While wearing a mask can make it harder to identify a person, it’s important for protesters to know that it’s not always effective. Masks haven’t stopped the Chinese government or Google, for example, from identifying protesters and taking action against them. Technologies that can be used to identify masked protesters range from Bluetooth and WiFi signals, to historical cell phone location data, to constitutionally dubious devices called IMSI Catchers, which pretend to be a cell tower and ping nearby phones, prompting phones to reply with an identifying ping of their own. We may also see the development of video analytics technologies that use gait recognition or body-proportion measurements. During Covid, face recognition also got much better at identifying people wearing partial face masks.

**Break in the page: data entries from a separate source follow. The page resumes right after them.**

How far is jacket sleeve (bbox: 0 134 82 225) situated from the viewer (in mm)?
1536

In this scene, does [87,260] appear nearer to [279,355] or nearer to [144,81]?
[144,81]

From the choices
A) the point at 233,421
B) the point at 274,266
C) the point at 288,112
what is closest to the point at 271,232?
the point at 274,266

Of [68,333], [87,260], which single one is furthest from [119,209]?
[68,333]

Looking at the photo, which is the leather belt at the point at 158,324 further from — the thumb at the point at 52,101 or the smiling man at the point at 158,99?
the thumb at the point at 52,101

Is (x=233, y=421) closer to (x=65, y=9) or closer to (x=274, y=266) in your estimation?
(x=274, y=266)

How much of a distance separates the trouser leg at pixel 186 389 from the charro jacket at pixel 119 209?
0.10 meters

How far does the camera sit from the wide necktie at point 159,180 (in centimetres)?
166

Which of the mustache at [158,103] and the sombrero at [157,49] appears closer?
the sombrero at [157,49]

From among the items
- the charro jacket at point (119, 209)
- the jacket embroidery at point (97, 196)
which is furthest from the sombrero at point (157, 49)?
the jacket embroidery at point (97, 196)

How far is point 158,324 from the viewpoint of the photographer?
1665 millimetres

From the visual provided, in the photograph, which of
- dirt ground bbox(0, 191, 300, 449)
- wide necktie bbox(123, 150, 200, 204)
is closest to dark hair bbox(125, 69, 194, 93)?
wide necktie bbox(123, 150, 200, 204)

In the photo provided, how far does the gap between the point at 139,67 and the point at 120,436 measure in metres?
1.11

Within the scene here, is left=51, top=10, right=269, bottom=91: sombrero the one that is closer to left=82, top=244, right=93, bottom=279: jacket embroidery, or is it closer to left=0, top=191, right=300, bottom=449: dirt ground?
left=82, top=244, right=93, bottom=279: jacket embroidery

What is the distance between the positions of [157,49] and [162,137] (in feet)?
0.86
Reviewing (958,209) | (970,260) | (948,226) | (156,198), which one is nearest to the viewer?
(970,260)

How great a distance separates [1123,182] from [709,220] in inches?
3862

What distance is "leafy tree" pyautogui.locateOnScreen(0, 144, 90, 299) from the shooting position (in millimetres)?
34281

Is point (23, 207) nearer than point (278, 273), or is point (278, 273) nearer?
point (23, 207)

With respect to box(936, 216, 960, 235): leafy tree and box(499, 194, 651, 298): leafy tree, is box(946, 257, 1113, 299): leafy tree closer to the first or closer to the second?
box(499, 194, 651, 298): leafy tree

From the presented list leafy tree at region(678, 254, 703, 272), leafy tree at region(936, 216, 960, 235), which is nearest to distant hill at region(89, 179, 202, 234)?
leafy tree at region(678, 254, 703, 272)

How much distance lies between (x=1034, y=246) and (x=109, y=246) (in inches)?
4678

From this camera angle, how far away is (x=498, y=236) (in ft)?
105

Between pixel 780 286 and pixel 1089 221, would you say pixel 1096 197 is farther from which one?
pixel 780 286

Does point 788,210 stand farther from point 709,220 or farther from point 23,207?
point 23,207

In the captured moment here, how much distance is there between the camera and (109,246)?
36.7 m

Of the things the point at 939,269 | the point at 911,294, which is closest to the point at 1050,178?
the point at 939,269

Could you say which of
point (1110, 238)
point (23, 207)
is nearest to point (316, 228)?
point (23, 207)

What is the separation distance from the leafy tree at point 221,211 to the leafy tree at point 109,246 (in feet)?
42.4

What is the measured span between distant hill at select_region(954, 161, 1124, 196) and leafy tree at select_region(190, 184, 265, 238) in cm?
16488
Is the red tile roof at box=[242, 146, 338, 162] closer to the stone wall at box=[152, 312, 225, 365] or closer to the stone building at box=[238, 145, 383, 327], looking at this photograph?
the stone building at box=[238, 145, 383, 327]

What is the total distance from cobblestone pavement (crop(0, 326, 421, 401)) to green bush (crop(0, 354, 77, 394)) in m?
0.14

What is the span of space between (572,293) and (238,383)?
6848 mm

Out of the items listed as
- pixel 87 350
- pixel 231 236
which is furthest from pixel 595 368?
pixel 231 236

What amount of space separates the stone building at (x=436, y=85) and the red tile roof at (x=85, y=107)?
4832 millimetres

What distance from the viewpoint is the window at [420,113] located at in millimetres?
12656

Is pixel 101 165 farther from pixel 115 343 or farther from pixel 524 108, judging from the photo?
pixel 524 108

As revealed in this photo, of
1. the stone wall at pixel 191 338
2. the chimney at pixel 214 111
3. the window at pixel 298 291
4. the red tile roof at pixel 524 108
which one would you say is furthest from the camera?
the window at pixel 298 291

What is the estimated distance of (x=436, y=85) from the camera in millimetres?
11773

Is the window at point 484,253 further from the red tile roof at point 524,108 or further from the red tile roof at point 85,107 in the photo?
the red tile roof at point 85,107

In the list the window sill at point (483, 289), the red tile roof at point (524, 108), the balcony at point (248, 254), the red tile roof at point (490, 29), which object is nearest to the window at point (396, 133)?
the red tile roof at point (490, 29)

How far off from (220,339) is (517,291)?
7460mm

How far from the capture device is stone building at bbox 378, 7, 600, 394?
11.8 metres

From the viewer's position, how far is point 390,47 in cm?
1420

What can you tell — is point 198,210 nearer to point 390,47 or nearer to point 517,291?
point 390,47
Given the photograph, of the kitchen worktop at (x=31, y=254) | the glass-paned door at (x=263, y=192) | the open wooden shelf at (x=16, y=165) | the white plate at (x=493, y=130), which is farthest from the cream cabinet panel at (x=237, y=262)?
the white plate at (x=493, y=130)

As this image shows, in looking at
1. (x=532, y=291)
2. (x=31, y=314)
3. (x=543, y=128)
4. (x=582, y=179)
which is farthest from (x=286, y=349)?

Protecting people’s freedom to wear masks can have consequences. It can make it harder to identify people who commit crimes, whether they are bank robbers, muggers, or the members of the “violent mob” that attacked a peaceful protest encampment at UCLA. Like all freedoms, the freedom to wear a mask can be abused. But that does not justify taking that freedom away from those protesting peacefully, especially in today’s surveillance environment.

Anti-mask laws, undoubtedly, have a significant chilling effect on some protesters’ willingness to show up for causes they believe in. The bravery of those who do show up to support a highly-controversial cause in the current surveillance landscape is admirable, but Americans shouldn’t have to be brave to exercise their right to protest. Until privacy protections catch up with technology, officials and policymakers should do all they can to make it possible for less-brave people to show up and protest. That includes refusing to use anti-mask laws to target peaceful protestors.